Maria Elisa Villas-Bôas: Correto em que sentido? Lícito? Técnico? Ético? Foi o que o texto buscou explicar. A sedação paliativa não deve ser vista como opção à oferta do tratamento adequado, indicado e devido. Se existe tratamento com potencial efetivo de resposta, cabe ao médico ofertá-lo. No caso em exame, contudo, essas opções estavam ausentes. Eram pacientes em angústia respiratória sem oxigênio – o que de mais básico poderia haver nesse caso. Os médicos não criaram essa situação, mas se depararam com ela. O que tinham diante de si eram pacientes que, embora potencialmente tratáveis com outros recursos, não tinham como dispor desses meios. A sedação paliativa podia ser, então, o único recurso a seu alcance para amenizar o desconforto crescente. Nesse caso, a sedação paliativa, usada com toda a cautela possível, podia ser a única opção disponível para os profissionais, não com o intuito de causar a morte piedosa – expressão pela qual também já se conheceu a eutanásia –, mas de reduzir e combater a angústia irrefreável, que minava as já escassas condições respiratórias do enfermo, numa insólita realidade em que havia sedativos, mas não balões de oxigênio. Nesse sentido era o que se tinha ao alcance para fazer. Enfrentar cuidadosamente o risco do duplo efeito, amenizar a situação emergencial – e torcer para que os recursos chegassem a tempo…

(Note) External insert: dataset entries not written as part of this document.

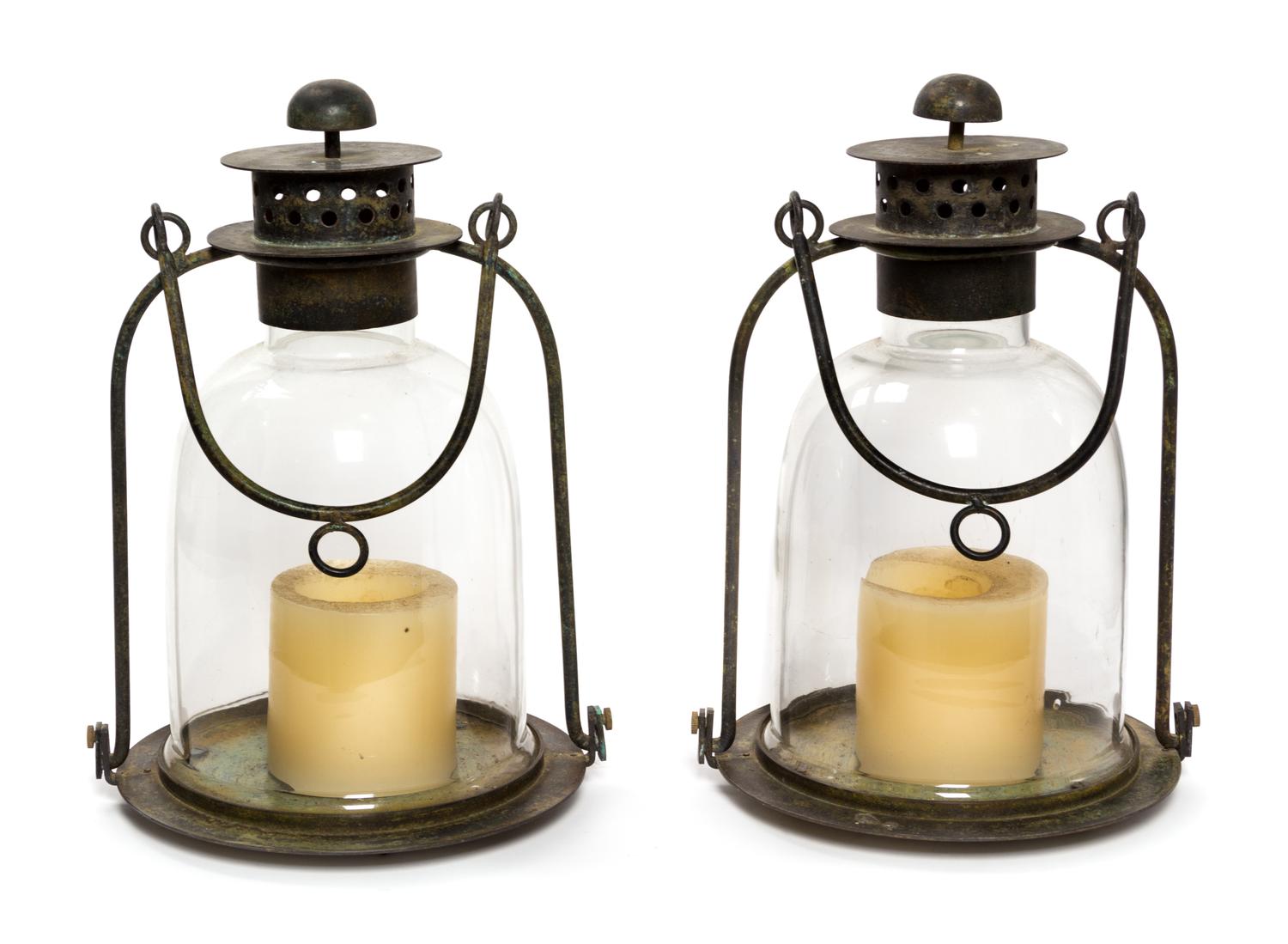 A Pair of Metal and Glass Lanterns Height 15 3/4 inches.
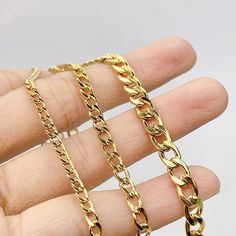 The Classic Cuban Chain in gold is an iconic accessory, boasting timeless elegance and strength in its design. Crafted meticulously, it showcases interlocking links that exude luxury and sophistication. This chain is a symbol of refined style, effortlessly elevating any attire, and remains a staple piece that transcends trends, embodying everlasting class and allure. Thickness: 3/4/5mm Metal: 14K Gold plated Stainless steel Tarnish free / Water resistant 💧 Refined Style, Chain Gold, Cuban Chain, Staple Pieces, Chain Styles, Timeless Elegance, Gold Plate, Water Resistant, Chain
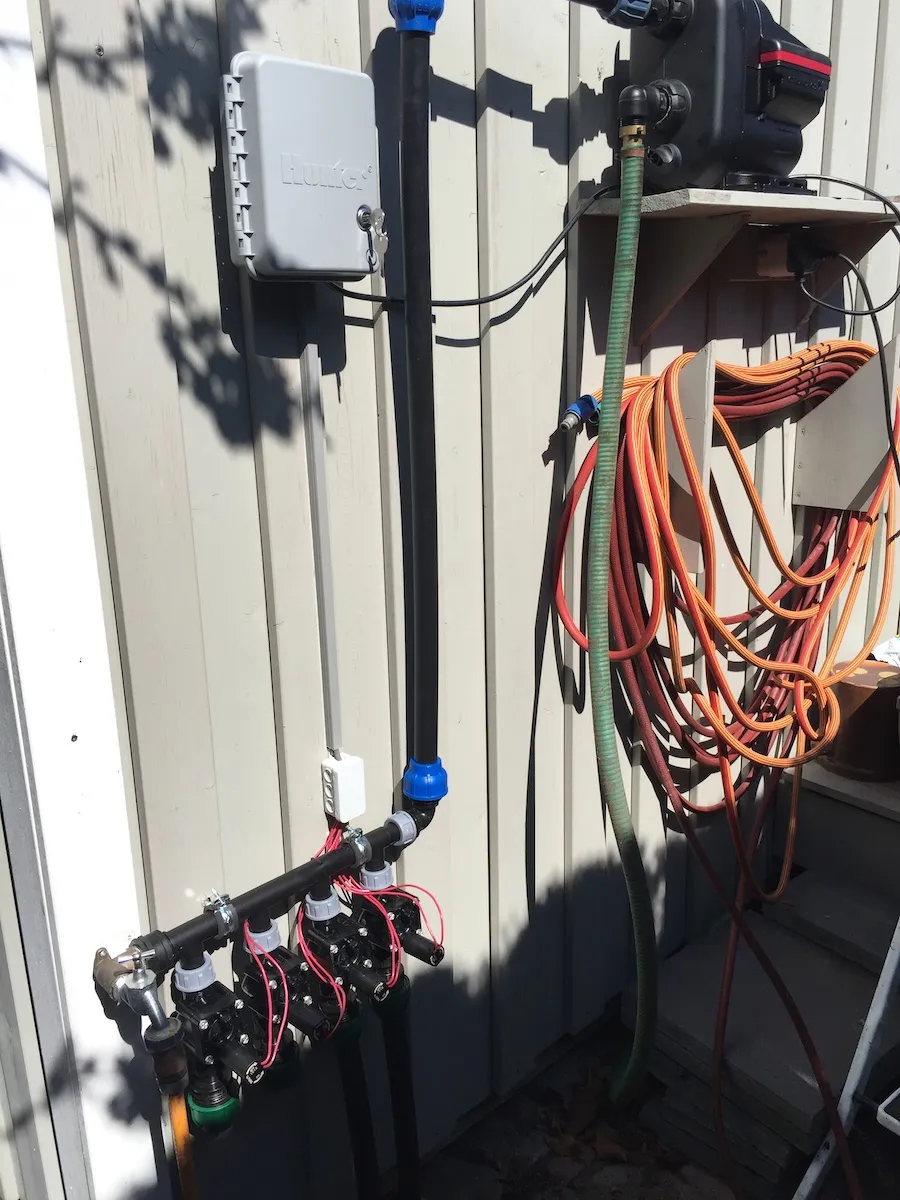 Verteiler mit Magnetventilen und Anschlussleitungen an einer Hauswand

Nas situações em que, por falta dos recursos necessários ao tratamento, é feita a sedação paliativa, dentro das exigências da boa prática clínica, mas o paciente não resiste e morre, o médico não pode ser punido, pois ele agiu de forma correta. Entretanto, não caberia investigação acerca da falta de recursos (como oxigênio) e, conforme o caso, a punição dos gestores?
Maria Elisa Villas-Bôas: Decerto que se deve apurar a responsabilidade administrativa que possa ter causado situação de franca mistanásia, isto é, morte por implicação social, em última análise, evitável em outras circunstâncias, fora e antes de seu tempo, por carências que não deveriam acontecer.
Você afirma, no artigo, que não se deve converter a sedação terminal em uma opção de política pública em casos evitáveis. Poderia comentar essa afirmação?
Maria Elisa Villas-Bôas: A possibilidade de sedar o paciente para combater sintomas graves e incontroláveis em condição de terminalidade é uma conduta potencialmente lícita, ética e técnica, quando inexistem alternativas outras de paliação a esses sintomas. Isso não quer dizer, entretanto, que não se deva investir na disponibilização dos recursos necessários para evitar que a situação se torne terminal.
No artigo, você faz uma crítica às notícias que circularam acerca do uso da sedação paliativa, na pandemia, durante a crise de falta de oxigênio em Manaus. Quais as suas recomendações para uma melhor cobertura jornalística nesses casos?
Maria Elisa Villas-Bôas: O que estamos aqui a fazer. Pesquisar, consultar profissionais que estudam a temática, olhar os diferentes ângulos da questão, analisar os conceitos e seus usos, evitar os julgamentos sociais tão precipitados dos últimos tempos e as manchetes bombásticas que pouco esclarecem e mais reforçam preconceitos, podendo lançar por terra anos de esforços na difusão de conhecimentos efetivamente necessários à sociedade.
Maria Elisa Villas-Bôas é professora da Universidade Federal da Bahia (Ufba) e autora do artigo “Considerações ético-legais sobre a sedação paliativa: a discussão que a pandemia trouxe à tona no norte do Brasil”, publicado na edição de abril/junho de 2023 dos Cadernos Ibero-Americanos de Direito Sanitário (Ciads).